Distinguo: il consumatore del Franciacorta, ovvero delle bollicine legate ad un territorio di pregio, è in genere una persona che ama trattarsi bene, che frequenta i luoghi, anche alla moda, dell'aperitivo serale, che sceglie i locali raffinati per festeggiare momenti speciali. È anche il collezionista che acquista per aggiungere un capitolo di conoscenza alla propria esperienza sensoriale. Il consumatore dei vini toscani, e in particolare dei vini di Petra, è un consumatore giovane, frequentatore dei wine-bar, o viaggiatore del gusto, come ce ne sono tanti ogni anno a Petra per visitare un luogo produttivo ideato da un grande architetto, Mario Botta, e posto in un ambiente di grande fascino naturalistico.

- Il profano come riesce a distinguere un buon vino da un vino mediocre?
È una domanda difficile anche se credo che tutti siano dotati di un'istintiva capacità di riconoscere un prodotto naturale da uno artificiale. La naturalità è uno dei principi basilari a supporto del gusto dei nostri vini. Quando un vino è naturale è digeribile, è leggero, non fa venire il mal di testa. Di questo, credo, si possono accorgere sia i profani che gli esperti conoscitori.

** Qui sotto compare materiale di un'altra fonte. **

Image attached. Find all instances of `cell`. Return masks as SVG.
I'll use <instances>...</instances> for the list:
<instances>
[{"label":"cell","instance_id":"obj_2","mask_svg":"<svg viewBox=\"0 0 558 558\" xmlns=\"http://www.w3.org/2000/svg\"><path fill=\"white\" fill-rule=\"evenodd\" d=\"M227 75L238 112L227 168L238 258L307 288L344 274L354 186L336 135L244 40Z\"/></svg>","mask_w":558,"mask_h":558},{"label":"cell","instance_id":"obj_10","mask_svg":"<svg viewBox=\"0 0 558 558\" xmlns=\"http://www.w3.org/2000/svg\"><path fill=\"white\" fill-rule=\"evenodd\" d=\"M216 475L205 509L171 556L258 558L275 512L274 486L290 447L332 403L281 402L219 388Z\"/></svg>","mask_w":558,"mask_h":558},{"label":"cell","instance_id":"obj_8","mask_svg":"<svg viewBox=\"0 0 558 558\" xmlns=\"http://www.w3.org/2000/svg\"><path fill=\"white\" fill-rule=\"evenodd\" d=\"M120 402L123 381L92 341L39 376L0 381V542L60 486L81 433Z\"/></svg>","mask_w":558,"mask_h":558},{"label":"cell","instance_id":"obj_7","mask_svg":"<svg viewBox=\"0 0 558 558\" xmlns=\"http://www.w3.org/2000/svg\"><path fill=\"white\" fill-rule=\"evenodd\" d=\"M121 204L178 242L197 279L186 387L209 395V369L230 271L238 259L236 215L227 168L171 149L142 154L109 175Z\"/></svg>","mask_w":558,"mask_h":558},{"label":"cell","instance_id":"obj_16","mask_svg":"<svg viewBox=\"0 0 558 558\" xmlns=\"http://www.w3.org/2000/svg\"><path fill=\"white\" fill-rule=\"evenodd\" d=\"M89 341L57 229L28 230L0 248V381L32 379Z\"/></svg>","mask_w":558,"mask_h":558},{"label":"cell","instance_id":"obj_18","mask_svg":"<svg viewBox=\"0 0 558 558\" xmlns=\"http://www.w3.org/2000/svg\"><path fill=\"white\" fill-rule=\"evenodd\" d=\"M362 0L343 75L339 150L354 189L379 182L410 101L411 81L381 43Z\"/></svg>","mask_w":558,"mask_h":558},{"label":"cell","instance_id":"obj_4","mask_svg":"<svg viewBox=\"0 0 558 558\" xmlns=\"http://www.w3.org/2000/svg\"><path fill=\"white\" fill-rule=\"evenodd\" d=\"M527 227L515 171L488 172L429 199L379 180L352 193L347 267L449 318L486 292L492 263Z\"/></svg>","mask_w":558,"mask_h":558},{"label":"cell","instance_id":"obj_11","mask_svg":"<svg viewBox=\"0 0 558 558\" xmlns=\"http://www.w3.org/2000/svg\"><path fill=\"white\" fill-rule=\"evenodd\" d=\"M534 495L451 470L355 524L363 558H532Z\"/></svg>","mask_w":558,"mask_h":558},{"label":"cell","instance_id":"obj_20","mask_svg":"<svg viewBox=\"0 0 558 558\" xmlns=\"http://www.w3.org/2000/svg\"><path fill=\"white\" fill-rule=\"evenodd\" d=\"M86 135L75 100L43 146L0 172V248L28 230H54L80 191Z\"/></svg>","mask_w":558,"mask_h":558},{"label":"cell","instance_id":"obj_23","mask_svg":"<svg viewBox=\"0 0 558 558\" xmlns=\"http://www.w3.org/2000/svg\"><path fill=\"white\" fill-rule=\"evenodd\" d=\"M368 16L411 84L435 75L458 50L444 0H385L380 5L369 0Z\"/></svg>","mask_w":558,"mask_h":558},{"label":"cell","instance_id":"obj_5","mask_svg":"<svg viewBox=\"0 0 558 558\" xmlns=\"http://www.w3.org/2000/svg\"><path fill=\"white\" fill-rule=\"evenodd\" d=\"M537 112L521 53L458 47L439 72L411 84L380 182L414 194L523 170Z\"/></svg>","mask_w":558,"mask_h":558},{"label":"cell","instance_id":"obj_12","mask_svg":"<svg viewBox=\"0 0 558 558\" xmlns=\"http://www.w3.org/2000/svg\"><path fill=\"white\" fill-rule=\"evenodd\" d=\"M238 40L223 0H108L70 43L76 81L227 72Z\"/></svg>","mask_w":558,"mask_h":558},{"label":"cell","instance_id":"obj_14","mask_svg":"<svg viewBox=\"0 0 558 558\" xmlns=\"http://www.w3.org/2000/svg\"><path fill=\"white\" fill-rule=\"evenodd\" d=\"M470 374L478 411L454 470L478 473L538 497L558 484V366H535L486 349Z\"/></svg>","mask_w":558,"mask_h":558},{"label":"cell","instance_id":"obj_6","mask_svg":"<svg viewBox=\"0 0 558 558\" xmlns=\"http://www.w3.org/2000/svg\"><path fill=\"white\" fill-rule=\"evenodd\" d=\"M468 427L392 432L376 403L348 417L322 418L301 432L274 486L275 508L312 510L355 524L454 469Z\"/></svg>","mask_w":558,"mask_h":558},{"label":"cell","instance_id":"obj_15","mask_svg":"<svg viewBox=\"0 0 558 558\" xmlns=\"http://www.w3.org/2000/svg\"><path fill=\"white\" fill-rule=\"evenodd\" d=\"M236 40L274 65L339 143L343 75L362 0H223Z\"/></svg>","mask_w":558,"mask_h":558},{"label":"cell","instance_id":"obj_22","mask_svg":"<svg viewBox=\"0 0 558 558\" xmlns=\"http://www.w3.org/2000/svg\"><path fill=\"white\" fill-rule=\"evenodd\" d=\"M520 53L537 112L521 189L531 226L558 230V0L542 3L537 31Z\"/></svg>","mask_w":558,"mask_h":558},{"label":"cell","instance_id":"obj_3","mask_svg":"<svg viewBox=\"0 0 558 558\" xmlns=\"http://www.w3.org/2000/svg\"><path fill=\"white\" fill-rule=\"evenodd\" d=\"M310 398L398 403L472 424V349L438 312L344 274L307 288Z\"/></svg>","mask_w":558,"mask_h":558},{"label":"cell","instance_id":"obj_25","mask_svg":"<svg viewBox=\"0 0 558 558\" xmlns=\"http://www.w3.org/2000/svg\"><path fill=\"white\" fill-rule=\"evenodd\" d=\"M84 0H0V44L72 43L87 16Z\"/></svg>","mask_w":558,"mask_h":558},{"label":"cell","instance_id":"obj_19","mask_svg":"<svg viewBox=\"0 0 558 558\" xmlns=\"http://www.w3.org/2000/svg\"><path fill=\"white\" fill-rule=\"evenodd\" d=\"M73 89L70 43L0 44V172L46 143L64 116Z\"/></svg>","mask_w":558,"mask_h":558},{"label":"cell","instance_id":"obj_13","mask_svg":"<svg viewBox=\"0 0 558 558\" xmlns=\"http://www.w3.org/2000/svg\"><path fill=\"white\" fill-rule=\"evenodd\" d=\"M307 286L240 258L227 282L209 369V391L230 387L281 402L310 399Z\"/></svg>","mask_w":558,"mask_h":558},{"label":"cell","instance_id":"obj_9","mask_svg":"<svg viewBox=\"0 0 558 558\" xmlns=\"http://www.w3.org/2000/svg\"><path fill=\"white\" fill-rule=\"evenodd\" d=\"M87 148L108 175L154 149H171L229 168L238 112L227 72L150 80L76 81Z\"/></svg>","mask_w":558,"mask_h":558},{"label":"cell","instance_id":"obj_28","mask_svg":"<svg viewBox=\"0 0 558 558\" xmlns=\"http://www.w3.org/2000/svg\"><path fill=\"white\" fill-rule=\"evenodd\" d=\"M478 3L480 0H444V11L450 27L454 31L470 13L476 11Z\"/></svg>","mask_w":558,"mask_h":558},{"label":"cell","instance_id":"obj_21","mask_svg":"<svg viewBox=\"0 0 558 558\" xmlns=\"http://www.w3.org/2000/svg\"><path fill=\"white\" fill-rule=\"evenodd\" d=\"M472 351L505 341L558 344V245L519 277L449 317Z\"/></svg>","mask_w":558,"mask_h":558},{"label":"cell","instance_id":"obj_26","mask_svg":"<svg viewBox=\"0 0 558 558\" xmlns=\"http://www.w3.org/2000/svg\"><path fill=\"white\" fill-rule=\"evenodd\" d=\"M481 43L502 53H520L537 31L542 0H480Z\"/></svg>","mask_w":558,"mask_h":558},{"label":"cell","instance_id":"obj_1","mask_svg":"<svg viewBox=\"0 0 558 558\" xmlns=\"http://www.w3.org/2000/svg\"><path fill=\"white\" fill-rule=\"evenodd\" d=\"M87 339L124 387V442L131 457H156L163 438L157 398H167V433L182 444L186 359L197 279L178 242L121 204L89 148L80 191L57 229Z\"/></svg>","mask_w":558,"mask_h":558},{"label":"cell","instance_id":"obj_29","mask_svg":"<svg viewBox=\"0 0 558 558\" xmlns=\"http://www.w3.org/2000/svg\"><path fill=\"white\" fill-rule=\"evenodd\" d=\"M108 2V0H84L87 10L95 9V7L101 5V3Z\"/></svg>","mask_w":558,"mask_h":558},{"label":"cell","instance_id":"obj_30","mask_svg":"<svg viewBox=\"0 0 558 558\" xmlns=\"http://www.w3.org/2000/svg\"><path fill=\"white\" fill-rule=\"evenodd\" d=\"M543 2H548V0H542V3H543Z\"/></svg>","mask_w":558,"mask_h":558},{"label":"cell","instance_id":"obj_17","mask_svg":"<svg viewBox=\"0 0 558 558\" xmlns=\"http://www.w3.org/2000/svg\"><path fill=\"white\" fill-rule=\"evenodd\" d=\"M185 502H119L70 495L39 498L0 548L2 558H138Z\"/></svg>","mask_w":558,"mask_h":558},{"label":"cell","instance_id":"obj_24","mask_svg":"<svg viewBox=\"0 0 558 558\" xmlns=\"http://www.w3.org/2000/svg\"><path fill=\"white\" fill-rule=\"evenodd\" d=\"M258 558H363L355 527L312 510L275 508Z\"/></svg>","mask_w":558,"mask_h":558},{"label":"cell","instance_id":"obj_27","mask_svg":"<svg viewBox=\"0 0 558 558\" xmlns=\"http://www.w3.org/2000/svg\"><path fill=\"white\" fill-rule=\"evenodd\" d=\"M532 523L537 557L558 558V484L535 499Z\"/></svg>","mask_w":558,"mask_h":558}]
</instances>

- Quali le caratteristiche del suo vino?
Fatta salva per tutti i vini la naturalità e l'eccellenza qualitativa, cambia il profilo del gusto, ovviamente. Noi abbiamo lavorato tanto e tuttora ci sforziamo di differenziare i nostri marchi attraverso una definizione precisa della loro personalità. Che nel vino, coincide con il gusto e la tipicità. Le bollicine di Bellavista, per esempio, sono eleganti, raffinate, ma anche leggere ed equilibrate. Le bollicine di Contadi Castaldi sono piacevolmente immediate, sono "giovani", sono una diversa interpretazione dello stesso territorio. Quanto ai vini toscani, cerchiamo una naturalità semplice, come immediata espressione delle radici storiche e culturali di un territorio splendido.

- Il consumatore è disposto oggi a spendere un po' di più per un vino di qualità?
Credo di sì, proprio perché oggi è più attento alla sua salute e perché considera l'informazione sul territorio, sul prodotto e sul produttore, un valore aggiunto, che giustifica e argomenta il prezzo.